● Recorded information:
....

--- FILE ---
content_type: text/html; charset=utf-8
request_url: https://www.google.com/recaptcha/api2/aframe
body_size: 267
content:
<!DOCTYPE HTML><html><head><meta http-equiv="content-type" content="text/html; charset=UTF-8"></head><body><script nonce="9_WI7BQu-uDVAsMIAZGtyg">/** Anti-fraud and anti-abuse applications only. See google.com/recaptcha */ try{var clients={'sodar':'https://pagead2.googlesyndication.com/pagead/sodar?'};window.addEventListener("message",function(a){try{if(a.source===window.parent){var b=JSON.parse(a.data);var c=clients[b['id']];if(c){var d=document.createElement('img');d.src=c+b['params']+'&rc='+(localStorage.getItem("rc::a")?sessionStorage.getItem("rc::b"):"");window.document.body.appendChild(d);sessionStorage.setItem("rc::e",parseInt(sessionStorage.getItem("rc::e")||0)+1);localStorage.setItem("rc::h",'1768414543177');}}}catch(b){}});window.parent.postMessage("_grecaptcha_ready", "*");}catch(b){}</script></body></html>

....

● Exercise instructions:
Would you please return all of the data exactly?

● Output of the exercise:
--- FILE ---
content_type: text/html; charset=utf-8
request_url: https://www.google.com/recaptcha/api2/aframe
body_size: 267
content:
<!DOCTYPE HTML><html><head><meta http-equiv="content-type" content="text/html; charset=UTF-8"></head><body><script nonce="9_WI7BQu-uDVAsMIAZGtyg">/** Anti-fraud and anti-abuse applications only. See google.com/recaptcha */ try{var clients={'sodar':'https://pagead2.googlesyndication.com/pagead/sodar?'};window.addEventListener("message",function(a){try{if(a.source===window.parent){var b=JSON.parse(a.data);var c=clients[b['id']];if(c){var d=document.createElement('img');d.src=c+b['params']+'&rc='+(localStorage.getItem("rc::a")?sessionStorage.getItem("rc::b"):"");window.document.body.appendChild(d);sessionStorage.setItem("rc::e",parseInt(sessionStorage.getItem("rc::e")||0)+1);localStorage.setItem("rc::h",'1768414543177');}}}catch(b){}});window.parent.postMessage("_grecaptcha_ready", "*");}catch(b){}</script></body></html>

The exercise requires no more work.